我相信,林生兄,家国不幸诗家幸、画家幸、书家幸。疫情给我们带来大冲击,生命经历这一场史无前例的煎熬与淬炼,应该重构艺术的新境,对你,是一件不容易的事情,却不是不可能做到的事情。今天午时,没想到你传来这几天画的这幅水墨人物。令我意外,非常意外。山水画家竟然两次以水墨人物让我眼睛一亮。第一次是很多年前了,《霜晨》,以五色水墨让天和地灰灰茫茫地洇成没有边界的大空间,暗夜悬挂一钩残白的上弦月,映出一小滩晃动的田水的光、牛背的光、斗笠顶尖的光……犁田人极黑极黑的身影呆立于耙后,似乎进退两难,也似乎不知左右——我眼睛一亮,认定这是我们这一代人最深刻最精彩的写照。而这次让我眼睛一亮的是你竟画了一幅高士图:一超低几案,案头一盏油灯,后面席地而坐一身穿长衫有些年纪的秃顶士人,左右两手互相插入对手的衣袖里,支于案上,似冷非冷,神情既简单又复杂,肃穆中显得十分寂寞,好像陷入沉思很久很久,而眼睛无神,对着油灯燃起的那朵橙红的火苗,像凝神又像无望……此图为横式构图,高士置于中偏右下方,题款于画面左上方,似古人名句:“志士惜日短,愁人知夜长”。我欣赏之后,给你打电话,我说:
“这是一件好作品,很好的作品,这是你自己一生要收藏的画。画的你自己,算是‘自画像’又不是,而是画了这个时期人类群体的普遍心绪:苦闷。非常精彩。我最称赞的是构图,很妙!除了高士和题款印章,整幅作品再没有其他东西和多余的笔墨。今天的画家很少有谁这样画。古人这类画,多用竖式,你则用横式,使空间变得更大,而且全留白,使这位高士异常孤独,你又特意把落款题得离高士远远的,让孤独的主题更为突出。孤独感能表现得如此强烈,是你这一生少有的。你带给你的读者少有的陌生感,非常难得。相信自己吧,你会画出真正属于自己的杰出作品。或许,这幅作品是你晚年艺术创作的一个新的起点。”

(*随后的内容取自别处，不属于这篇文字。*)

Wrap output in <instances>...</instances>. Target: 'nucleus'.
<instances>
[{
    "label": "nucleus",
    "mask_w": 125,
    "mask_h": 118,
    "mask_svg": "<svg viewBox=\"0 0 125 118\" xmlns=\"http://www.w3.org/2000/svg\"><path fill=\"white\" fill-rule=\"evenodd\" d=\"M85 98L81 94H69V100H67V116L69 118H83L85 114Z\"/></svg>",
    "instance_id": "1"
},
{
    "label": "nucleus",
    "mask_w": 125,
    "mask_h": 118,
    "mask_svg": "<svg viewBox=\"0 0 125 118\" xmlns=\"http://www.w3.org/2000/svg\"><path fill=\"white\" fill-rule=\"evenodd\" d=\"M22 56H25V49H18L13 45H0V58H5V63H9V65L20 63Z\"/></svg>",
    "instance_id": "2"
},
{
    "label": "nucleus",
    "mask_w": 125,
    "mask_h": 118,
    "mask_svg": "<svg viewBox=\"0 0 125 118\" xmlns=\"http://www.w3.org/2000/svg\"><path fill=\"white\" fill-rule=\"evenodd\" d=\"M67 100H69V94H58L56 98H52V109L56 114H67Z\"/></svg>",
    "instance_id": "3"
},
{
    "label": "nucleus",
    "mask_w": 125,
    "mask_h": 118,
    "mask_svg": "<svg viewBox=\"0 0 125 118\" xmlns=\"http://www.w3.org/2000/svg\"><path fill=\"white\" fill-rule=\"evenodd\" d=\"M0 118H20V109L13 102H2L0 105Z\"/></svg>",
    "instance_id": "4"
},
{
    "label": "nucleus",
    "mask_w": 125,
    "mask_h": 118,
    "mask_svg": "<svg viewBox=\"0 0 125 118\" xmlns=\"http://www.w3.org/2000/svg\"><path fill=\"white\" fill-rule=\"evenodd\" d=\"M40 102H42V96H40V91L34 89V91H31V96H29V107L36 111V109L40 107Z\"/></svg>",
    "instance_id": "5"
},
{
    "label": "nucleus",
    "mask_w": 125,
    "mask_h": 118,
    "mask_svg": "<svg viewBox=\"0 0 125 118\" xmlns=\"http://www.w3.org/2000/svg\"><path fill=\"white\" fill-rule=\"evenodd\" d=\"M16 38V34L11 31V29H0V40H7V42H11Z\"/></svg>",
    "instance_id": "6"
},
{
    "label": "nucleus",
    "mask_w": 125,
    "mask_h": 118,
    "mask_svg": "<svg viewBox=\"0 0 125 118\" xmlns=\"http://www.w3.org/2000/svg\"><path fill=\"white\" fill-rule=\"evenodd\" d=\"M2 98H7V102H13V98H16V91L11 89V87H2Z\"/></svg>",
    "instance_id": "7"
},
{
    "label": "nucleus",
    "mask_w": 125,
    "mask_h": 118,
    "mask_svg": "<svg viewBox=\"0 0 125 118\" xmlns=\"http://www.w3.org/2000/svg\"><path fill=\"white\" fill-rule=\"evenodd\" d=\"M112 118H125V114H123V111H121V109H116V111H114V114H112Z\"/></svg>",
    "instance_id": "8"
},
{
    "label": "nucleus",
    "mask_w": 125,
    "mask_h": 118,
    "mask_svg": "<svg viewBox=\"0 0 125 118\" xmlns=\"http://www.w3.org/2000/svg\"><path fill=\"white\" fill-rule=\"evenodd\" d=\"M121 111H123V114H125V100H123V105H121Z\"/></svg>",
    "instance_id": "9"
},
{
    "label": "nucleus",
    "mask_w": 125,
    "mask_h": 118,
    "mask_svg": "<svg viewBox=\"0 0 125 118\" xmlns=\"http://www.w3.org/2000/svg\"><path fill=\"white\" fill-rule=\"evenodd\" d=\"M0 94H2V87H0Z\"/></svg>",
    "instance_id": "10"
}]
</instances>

林生兄,不知怎样突然想到魏晋南北朝那三四百年的古早事;想到嵇康阮籍等历史文化名人的人生际遇;想到那个时代儒学的衰落和道家的兴起;想到士人们在醉酒中的狂放洒脱与清谈中的自由平等,还有归隐山林的独立境界与游览山水的诗性审美。人类当下的这一场新冠疫情是我们今生遇到的最大灾难之一,它让我们更懂得死与生、存与亡、病与康、幸与难的生命意识与生命哲学。昨天和今天,我们两次通话,都互道:多多保重。你还特地提醒我,春池啊,身体最重要!
身体最重要!不言而喻。我则以为这其实是我们一代人死亡意识的唤醒与强化。生命怎样得到最终的安顿呢?没有唯一的答案。老子说:“吾所以有大患者,为吾有身;乃吾无身,吾有何患。”这是真言,不过,有几人认同?
信写长,不打住不行了。还有话说,容今后再聚谈。大安。